Without question, corporate profits and stock prices suffered mightily during the recession, but few would have predicted that five years later we would see record profit margins, record profits, and a 174% peak to trough recovery in the S&P 500.
Looking back at the height of the crisis, we can say that our clients did not panic. They asked intelligent questions, which we answered to the best of our ability. We worked together to understand the reality of the situation; the potential risks and rewards. We revisited financial plans, stress-tested our assumptions, and made adjustments where necessary. In the end, we got through the Great Recession. We point this out, not to boast, but instead because we are humbled by the experience.
- Humbled by the reality that there is always more to learn
- Humbled by our inability to predict the future (as tempted as we may be to try)
- Humbled by the conviction that good financial planning goes hand in hand with good investment management
- Humbled by the fact that buy-and-hold worked (not in the short-run as hoped, but in the long-run as expected)
- Humbled by our clients, who put their trust in us during these most difficult times
As the U.S. stock market has recovered, it has ostensibly become more expensive.

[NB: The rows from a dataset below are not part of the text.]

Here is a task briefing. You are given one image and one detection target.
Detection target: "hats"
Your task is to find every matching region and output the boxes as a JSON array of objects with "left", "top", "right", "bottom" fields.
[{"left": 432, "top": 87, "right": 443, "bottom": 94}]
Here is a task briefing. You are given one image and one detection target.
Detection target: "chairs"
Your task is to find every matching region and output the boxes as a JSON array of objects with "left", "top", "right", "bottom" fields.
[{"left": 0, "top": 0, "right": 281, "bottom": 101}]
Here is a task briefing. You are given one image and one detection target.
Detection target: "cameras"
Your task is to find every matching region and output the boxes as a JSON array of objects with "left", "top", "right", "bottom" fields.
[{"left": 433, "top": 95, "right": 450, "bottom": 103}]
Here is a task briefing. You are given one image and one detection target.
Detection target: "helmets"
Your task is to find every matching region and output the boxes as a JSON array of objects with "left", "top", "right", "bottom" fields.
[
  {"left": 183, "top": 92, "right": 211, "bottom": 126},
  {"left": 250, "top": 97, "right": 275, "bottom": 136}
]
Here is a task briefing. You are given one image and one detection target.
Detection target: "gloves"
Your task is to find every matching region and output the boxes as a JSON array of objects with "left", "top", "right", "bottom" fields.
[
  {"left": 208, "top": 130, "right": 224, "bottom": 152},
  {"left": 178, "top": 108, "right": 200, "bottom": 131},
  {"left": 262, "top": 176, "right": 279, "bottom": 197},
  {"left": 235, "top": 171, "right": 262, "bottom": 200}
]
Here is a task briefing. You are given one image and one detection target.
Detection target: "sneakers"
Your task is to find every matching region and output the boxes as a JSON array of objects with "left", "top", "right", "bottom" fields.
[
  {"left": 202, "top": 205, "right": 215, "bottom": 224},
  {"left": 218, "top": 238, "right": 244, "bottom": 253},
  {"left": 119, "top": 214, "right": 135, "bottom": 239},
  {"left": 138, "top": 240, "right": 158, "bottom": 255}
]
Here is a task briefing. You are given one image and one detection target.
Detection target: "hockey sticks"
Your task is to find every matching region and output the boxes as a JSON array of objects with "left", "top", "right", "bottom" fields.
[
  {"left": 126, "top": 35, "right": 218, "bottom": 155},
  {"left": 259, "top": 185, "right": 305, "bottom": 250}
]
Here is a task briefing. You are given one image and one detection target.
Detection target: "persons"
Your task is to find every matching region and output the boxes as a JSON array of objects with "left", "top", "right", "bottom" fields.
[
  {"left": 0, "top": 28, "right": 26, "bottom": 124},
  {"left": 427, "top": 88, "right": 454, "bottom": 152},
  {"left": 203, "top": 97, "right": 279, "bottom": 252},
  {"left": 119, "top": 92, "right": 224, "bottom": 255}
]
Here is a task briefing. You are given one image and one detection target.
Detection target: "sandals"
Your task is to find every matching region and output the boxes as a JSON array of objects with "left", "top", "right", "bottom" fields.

We know that future returns are closely related to current valuations, so it concerns us when stock prices increase faster than corporate earnings growth, as has recently been the case.

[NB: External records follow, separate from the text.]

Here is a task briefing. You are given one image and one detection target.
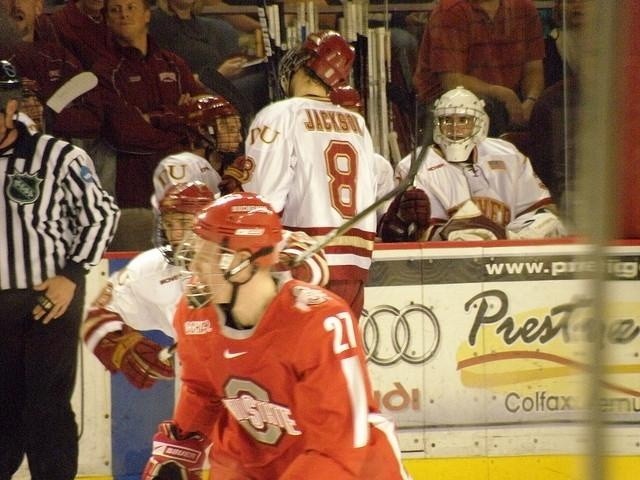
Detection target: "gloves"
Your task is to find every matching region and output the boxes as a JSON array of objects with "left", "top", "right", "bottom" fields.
[
  {"left": 94, "top": 324, "right": 174, "bottom": 390},
  {"left": 275, "top": 237, "right": 329, "bottom": 287},
  {"left": 379, "top": 187, "right": 431, "bottom": 241},
  {"left": 142, "top": 422, "right": 214, "bottom": 480},
  {"left": 329, "top": 86, "right": 360, "bottom": 106}
]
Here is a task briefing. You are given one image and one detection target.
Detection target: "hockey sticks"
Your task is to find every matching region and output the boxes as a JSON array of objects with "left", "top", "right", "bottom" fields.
[
  {"left": 377, "top": 132, "right": 418, "bottom": 236},
  {"left": 43, "top": 72, "right": 98, "bottom": 136},
  {"left": 158, "top": 111, "right": 436, "bottom": 362},
  {"left": 222, "top": 1, "right": 284, "bottom": 102}
]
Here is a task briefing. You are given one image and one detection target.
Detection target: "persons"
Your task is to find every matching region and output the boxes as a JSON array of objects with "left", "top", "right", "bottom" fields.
[{"left": 1, "top": 1, "right": 594, "bottom": 480}]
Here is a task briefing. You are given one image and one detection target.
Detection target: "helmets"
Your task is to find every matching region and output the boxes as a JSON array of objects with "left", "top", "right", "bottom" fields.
[
  {"left": 0, "top": 60, "right": 41, "bottom": 92},
  {"left": 151, "top": 151, "right": 220, "bottom": 216},
  {"left": 432, "top": 85, "right": 490, "bottom": 162},
  {"left": 190, "top": 191, "right": 283, "bottom": 264},
  {"left": 278, "top": 27, "right": 355, "bottom": 95},
  {"left": 187, "top": 95, "right": 239, "bottom": 127}
]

Valuation is a hotly debated topic. There are many ways to measure the value of stocks and each method has its detractors and supporters. To complicate matters, most commonly used valuation metrics – P/E ratio, dividend yield, price/book value – are based on noisy data which itself can be influenced by optimistic forecasts, accounting methods, and fluctuating profit margins. The true value of a company (or group of companies, such as the S&P 500) is based on a stream of future cash flows discounted back to the present. Everything else is just a shortcut for comparison purposes. (For the record, our preferred method for valuation comparison uses a cyclically-adjusted price to earnings ratio (CAPE), which smoothes out much of the noise mentioned above. The current CAPE valuation for the U.S. stock market is at the high end of historical measurements, but when macroeconomic-based earnings are substituted to adjust for changes in accounting methods over the previous decades, the U.S. stock market is valued at a CAPE of 18.5 at the end of Q2 2013. This is slightly above the average of 16.5 seen since 1962, but not an excessive valuation. Source: Capital Economics.)
While no one valuation method will accurately predict the future, valuations can be used effectively to compare asset classes, countries, and investment style, and hence their future return potential. As noted before, as the U.S. stock market outperforms its international counterparts and becomes more expensive, it sets the stage for a reversal of fortune down the road. Current valuations are not nearly as high as we witnessed in the late 1990’s and don’t warrant extreme action or changes in our asset allocations, but they do warrant changes in expectation going forward. At some point, the U.S. stock market will pause to catch its breath while other asset classes move ahead. Ultimately, this is the nature of asset allocation and diversification.